The accident occurred Thursday is one of the most serious in the history of the country. A survivor was found in the rubble forty hours after the explosion.

The balance sheet of Thursday's explosion of a chemical plant in China rose to 64 dead, and rescuers found a survivor forty hours after this industrial accident, which is among the worst in the country's history. Saturday was indicated by official source.

28 missing. A previous report stated 47 dead and 90 seriously injured. Twenty-eight people are still missing, CCTV national television reported, citing Cao Lubao, the mayor of Yancheng, a town 260 kilometers north of Shanghai. "The identities of those killed and missing are being established through interviews with family members, visits to their DNA test homes," the source said. The survivor emerged from the rubble by firefighters Saturday at dawn is a man in his forties, said the municipality on the social network Weibo. He was hospitalized, the statement said without providing further details on his state of health. Yancheng Municipality assured Weibo that more than 600 people had been cared for.

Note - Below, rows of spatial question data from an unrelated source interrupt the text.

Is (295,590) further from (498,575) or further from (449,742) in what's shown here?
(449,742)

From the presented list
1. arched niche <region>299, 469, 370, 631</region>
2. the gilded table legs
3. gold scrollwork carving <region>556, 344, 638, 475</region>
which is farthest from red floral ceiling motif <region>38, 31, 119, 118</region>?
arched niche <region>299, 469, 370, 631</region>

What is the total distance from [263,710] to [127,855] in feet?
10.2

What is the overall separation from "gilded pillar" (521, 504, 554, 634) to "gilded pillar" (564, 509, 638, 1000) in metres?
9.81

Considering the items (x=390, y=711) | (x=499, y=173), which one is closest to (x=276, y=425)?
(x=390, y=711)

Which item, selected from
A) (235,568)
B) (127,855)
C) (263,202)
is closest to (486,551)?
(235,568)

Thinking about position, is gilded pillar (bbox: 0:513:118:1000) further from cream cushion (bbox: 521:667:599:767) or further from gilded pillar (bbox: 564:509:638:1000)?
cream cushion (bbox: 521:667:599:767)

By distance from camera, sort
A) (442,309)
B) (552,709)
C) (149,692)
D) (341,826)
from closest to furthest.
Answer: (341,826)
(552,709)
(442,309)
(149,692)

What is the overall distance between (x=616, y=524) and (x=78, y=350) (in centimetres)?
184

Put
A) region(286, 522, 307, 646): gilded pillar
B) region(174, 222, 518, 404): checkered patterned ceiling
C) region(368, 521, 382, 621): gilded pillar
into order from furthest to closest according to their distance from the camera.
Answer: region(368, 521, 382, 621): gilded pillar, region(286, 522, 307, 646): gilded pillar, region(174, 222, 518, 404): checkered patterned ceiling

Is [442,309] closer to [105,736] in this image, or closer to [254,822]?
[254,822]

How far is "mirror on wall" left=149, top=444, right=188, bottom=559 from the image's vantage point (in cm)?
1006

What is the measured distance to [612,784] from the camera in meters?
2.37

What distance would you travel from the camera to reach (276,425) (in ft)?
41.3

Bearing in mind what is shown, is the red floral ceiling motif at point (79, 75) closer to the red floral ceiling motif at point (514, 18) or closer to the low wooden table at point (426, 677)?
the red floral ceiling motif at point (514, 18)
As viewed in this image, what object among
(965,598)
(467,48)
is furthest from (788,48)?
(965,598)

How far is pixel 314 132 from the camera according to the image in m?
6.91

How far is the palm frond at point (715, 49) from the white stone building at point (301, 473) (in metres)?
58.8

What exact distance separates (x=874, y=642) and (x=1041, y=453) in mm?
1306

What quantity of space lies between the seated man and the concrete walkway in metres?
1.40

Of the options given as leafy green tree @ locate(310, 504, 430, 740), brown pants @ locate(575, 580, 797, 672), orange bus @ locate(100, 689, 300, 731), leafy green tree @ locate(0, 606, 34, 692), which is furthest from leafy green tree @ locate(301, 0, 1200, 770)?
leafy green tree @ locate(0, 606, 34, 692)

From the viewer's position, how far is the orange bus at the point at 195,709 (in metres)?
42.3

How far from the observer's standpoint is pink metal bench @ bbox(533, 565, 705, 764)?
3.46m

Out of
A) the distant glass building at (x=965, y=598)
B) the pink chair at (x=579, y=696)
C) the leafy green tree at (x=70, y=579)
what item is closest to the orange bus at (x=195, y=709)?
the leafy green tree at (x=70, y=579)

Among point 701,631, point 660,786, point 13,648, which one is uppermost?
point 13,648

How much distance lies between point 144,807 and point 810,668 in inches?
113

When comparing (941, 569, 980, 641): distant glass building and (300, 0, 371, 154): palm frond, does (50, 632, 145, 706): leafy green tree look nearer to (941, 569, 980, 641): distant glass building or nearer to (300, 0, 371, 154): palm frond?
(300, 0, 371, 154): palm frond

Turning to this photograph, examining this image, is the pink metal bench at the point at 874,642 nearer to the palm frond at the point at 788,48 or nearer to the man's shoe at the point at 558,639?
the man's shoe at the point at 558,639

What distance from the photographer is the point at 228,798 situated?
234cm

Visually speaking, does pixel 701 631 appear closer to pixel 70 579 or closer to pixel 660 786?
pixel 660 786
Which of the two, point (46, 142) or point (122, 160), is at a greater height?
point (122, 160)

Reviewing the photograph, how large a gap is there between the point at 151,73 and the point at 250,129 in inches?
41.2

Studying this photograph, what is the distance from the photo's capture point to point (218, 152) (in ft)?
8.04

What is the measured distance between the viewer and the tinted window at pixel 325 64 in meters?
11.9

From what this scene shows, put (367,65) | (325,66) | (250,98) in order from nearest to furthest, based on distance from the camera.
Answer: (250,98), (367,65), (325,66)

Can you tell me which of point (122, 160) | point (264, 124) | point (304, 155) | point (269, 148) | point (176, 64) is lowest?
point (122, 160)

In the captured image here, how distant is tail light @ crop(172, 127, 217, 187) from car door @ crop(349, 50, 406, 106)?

The strand of the explosion not known. The explosion Thursday devastated homes for miles around. Its origin remains unknown for the moment. It caused a huge fireball several tens of meters high and a thick column of gray smoke, according to images relayed on social networks. The central government said it had set up a commission of inquiry to shed light on the source of the disaster. Several arrests have been made, according to local authorities, who did not provide any figures.

A factory pinned for its failures. Founded in 2007, the company Tianjiayi Chemical, where the explosion occurred, had 195 employees. It produces chemicals including anisole, a highly flammable compound with a smell close to anise. It has in the past been pinned repeatedly for failures to regulate the environment, according to the local administration in charge of these issues. In 2015 and 2017, the company was fined for violating solid waste and wastewater legislation.

Drone images have shown an apocalyptic landscape, with as far as the eye can see charred or totally destroyed buildings. This is the deadliest explosion in China since a chemical site in Tianjin (north) in 2015, which killed at least 165 people.